TASKS:
1. Answer these questions using the Brazil economy report.
(a) By how much did fixed investment contract in Q4?
(b) At what rate did the economy grow in 2019 as a whole?
(c) At which firm is Alberto Ramos an economist?
2. Print the passage of the Brazil economy report starting with "The external sector bounced" and going on through "-0.5 percentage points).".
3. Rewrite the paragraph of the Brazil economy report that begins "The external sector bounced back" as a short bulleted list, keeping its main facts.

EXTRACT TO READ:
Brazil: Economic growth moderates in Q4 2019; full-year 2019 growth sinks to three-year low
Economic growth moderated to 0.5% in Q4 from 0.6% in Q3, matching market expectations. On an annual basis, economic growth accelerated to a two-year high of 1.7% in Q4 from Q3’s revised 1.2% growth. Meanwhile, taking the year as a whole, the economy grew at a three-year low of 1.1% in 2019, decelerating from 2018’s 1.3% expansion.
The domestic economy fared poorly in the fourth quarter. Private consumption growth softened to 0.5% quarter-on-quarter in Q4 from 0.7% in Q3. Meanwhile, fixed investment contracted 3.2% in Q4, representing the worst result since Q3 2016. The decline in investment was coupled with a sharp downturn in the construction sector and a steep moderation in industrial production—specifically in the extractive sub-sector. Moreover, inventories subtracted 0.2 percentage points from sequential growth in Q4, contrasting the 0.6 percentage-point contribution in Q3. On the upside, government spending rebounded 0.4% in Q4, reversing the 0.4% contraction in the prior quarter.
The external sector bounced back in the final quarter of 2019, despite a depressed Argentine economy and weak Chinese demand. Exports of goods and services rebounded to a one-year high of 2.6% in Q4, although this was in part due to the low base effect from the 2.1% contraction in the prior quarter and the Brazilian real falling to a record low in the quarter. Conversely, imports of goods and services fell a sharp 3.2% in Q4 (Q3: +1.7% quarter-on-quarter), marking the worst performance in a year. As a result, the contribution to growth from the external sector improved markedly at the end of the year (Q4: +0.8 percentage points; Q3: -0.5 percentage points).
The economy is seen gathering pace this year, boosted by low interest rates and a projected recovery in industrial output, although intensifying headwinds could derail momentum. The coronavirus outbreak has dealt a major blow to an already slowing Chinese economy, which has weighed on commodity prices and disrupted global supply chains. Moreover, the virus’ nascent arrival in Brazil raises concerns that a full-on outbreak could cause the reform agenda to take a backseat in H1. Consequently, despite the Central Bank’s indication it would hold rates at its February meeting, it may well return to its easing cycle given the notable increase in risk to the global outlook in recent weeks and tighter financial conditions as a result.
Commenting on the outlook, Alberto Ramos, an economist at Goldman Sachs, noted:
“Given the expanding coronavirus outbreak, […] we expect manufacturing and services activity, trade and tourism to be negatively affected and the terms of trade to deteriorate alongside lower commodity prices. Furthermore, the increase in risk aversion and flight-to-safety flows has tightened domestic financial conditions.”

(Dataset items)
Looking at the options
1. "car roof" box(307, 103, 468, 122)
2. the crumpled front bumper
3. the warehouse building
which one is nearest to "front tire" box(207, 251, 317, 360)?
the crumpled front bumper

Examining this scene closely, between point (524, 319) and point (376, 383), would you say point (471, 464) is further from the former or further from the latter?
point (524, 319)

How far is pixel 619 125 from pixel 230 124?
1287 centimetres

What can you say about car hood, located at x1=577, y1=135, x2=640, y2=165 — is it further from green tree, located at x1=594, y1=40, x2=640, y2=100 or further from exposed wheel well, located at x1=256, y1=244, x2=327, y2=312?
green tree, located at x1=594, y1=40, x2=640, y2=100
...
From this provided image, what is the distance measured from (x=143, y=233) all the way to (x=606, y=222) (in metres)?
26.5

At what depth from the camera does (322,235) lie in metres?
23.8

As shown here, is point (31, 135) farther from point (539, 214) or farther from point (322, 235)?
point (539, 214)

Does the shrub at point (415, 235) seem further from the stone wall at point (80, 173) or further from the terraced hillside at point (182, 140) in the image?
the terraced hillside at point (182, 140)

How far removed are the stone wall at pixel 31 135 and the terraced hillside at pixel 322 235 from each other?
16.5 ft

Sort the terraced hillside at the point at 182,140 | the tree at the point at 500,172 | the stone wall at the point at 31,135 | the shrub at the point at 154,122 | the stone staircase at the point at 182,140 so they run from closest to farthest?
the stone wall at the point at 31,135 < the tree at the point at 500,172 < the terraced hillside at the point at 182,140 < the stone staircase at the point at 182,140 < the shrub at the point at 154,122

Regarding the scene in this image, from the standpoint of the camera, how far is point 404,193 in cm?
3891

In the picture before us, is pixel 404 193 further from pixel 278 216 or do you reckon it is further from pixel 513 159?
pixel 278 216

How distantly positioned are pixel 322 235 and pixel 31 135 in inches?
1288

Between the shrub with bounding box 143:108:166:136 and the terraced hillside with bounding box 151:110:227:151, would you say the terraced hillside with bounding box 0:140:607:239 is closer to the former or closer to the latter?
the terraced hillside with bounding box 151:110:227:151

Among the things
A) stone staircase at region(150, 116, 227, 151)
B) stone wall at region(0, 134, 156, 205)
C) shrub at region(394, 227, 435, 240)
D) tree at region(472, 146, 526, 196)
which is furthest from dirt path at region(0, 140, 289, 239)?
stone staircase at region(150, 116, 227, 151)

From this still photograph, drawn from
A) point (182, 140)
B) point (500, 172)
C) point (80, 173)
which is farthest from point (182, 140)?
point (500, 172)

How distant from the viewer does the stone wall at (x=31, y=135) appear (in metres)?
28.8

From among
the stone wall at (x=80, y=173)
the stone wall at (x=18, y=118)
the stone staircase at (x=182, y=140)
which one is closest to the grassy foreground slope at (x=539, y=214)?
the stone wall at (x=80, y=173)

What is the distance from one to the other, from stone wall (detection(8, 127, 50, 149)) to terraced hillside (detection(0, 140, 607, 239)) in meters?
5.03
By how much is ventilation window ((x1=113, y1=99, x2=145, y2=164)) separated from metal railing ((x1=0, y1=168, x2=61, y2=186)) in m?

ANSWERS TO THE TASKS:
1.
(a) 3.2%
(b) 1.1%
(c) Goldman Sachs

2.
The external sector bounced back in the final quarter of 2019, despite a depressed Argentine economy and weak Chinese demand. Exports of goods and services rebounded to a one-year high of 2.6% in Q4, although this was in part due to the low base effect from the 2.1% contraction in the prior quarter and the Brazilian real falling to a record low in the quarter. Conversely, imports of goods and services fell a sharp 3.2% in Q4 (Q3: +1.7% quarter-on-quarter), marking the worst performance in a year. As a result, the contribution to growth from the external sector improved markedly at the end of the year (Q4: +0.8 percentage points; Q3: -0.5 percentage points).

3.
- The external sector bounced back in Q4 2019, despite a depressed Argentine economy and weak Chinese demand.
- Exports of goods and services rebounded to a one-year high of 2.6%. This was partly due to the low base from a 2.1% contraction in Q3 and to the Brazilian real falling to a record low.
- Imports of goods and services fell 3.2%, the worst result in a year, after rising 1.7% in Q3.
- The external sector's contribution to growth improved to +0.8 percentage points in Q4, from -0.5 percentage points in Q3.